The data has already been sold off to the real customers (i.e., not you and me) [1]. You can (and should) request a deletion, but the damage has already been done.
This is false, we've sold data with PII to no one. Or it is misleading: the page you linked to even says, "It is selling de-identified, aggregate data for research, if you give them consent."
To what extent and using what method is it "de-identified"? Plenty of such schemes are very easy to circumvent, especially with a large enough pool of data. Given the nature of genetics in particular positively identifying a single case can be used to unmask whole families. In particular depending on the anonymization this would be a task suited to 'AI' very well.
Basically, if you imagine this as a table of "user's name, date of birth, and address" keys mapping to genomic and other data, the key was replaced with a random identifier that could not be trivially joined to recover the user name, date of birth, and address.
These systems are not robust against motivated and capitalized adversaries.
I can go to a data broker and purchase access to de-identified EMR data for most of the U.S. population. There are much more useful de-identified datasets around than ours, if someone is motivated to try to re-identify those datasets. That data is all bought and sold without anyone's consent and this is all fine under HIPAA.
I wasn't trying to convince anybody otherwise. I think the noise about 23&Me's data to be pretty uninteresting. I published my own genome (through PGP) for anybody to download, and I know that people have identified me from my post https://news.ycombinator.com/item?id=7641201 and other comments.

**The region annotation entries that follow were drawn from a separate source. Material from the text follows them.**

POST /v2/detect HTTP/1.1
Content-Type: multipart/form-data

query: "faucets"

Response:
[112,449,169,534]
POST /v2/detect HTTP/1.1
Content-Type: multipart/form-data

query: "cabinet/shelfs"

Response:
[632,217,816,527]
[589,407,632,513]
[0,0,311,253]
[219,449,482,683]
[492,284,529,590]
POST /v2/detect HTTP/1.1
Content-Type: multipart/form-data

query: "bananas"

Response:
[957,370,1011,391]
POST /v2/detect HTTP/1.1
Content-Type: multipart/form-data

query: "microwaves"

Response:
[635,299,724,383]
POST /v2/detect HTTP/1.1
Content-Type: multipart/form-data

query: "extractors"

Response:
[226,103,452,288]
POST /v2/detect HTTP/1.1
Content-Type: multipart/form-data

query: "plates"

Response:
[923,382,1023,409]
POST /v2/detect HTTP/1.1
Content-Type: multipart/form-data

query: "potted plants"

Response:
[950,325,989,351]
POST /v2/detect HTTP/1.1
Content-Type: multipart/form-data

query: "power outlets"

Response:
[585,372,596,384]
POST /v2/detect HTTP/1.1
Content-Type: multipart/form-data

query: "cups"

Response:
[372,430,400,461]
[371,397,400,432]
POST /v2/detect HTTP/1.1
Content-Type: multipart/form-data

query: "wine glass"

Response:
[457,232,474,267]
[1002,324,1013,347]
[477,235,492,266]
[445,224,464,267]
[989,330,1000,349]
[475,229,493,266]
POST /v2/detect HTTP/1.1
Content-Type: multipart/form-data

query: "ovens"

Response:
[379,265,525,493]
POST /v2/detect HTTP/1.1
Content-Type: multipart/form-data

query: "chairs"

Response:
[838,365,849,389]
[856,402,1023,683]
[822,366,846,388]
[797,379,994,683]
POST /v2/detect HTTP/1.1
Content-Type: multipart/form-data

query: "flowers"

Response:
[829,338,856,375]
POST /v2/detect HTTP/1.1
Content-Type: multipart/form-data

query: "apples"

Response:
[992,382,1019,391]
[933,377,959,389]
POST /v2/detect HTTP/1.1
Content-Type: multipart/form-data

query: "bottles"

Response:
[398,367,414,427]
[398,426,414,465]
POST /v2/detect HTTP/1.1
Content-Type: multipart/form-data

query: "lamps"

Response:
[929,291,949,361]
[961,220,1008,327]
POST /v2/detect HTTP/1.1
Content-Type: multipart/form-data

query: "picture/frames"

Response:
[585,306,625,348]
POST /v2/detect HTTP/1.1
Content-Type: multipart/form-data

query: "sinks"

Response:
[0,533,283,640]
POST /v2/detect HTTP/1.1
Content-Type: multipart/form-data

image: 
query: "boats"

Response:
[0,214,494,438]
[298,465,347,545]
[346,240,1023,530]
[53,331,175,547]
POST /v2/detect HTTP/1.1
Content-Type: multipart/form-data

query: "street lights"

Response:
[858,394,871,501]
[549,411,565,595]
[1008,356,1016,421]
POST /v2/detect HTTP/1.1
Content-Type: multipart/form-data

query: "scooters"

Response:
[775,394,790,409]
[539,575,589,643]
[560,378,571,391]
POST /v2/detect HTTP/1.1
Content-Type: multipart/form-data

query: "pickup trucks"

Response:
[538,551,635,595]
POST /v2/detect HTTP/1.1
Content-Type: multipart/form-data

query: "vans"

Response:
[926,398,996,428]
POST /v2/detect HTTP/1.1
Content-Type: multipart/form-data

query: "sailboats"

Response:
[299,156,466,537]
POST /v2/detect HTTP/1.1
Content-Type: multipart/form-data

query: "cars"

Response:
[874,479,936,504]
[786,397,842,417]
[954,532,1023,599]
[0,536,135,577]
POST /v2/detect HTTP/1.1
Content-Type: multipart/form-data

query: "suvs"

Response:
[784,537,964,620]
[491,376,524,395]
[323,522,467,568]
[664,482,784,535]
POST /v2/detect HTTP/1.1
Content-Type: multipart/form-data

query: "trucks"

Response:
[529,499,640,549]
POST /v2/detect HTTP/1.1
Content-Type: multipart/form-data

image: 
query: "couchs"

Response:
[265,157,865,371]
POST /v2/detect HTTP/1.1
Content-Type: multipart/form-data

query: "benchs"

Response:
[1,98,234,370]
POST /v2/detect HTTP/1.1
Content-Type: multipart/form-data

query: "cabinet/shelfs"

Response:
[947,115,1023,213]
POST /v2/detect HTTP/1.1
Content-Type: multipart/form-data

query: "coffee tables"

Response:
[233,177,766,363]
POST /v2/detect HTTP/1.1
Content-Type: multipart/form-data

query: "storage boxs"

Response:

That's more or less what I expected. Ah well, the odds that this becomes something of significance to most people seems remote, but either way you can't unring the bell.
Here "de-identified" means stripped of PII (name, address, phone number, email, etc). You are correct that genetic information is intrinsically identifiABLE (in the sense that it is stable and uniquely distinguishing for individuals). When we've shared individual-level data with a partner, it was with consent of the participants involved, and under a contract that prohibits re-identification.
I would not argue with you on that it is "selling your data". But I also think there are meaningful differences in harm levels for different kinds of "selling your data", and fully identified data has more potential harms than de-identified data where you have to assume that an adversary is willing to violate contracts and/or the law to learn about particular individuals.
There is considerable confusion about the distinction between aggregated data and de-identified individual-level data. I would say that I don't consider sufficiently aggregated data to be "your data" in a particularly meaningful personal sense of "your", even though there are still some re-identification risks from these types of datasets.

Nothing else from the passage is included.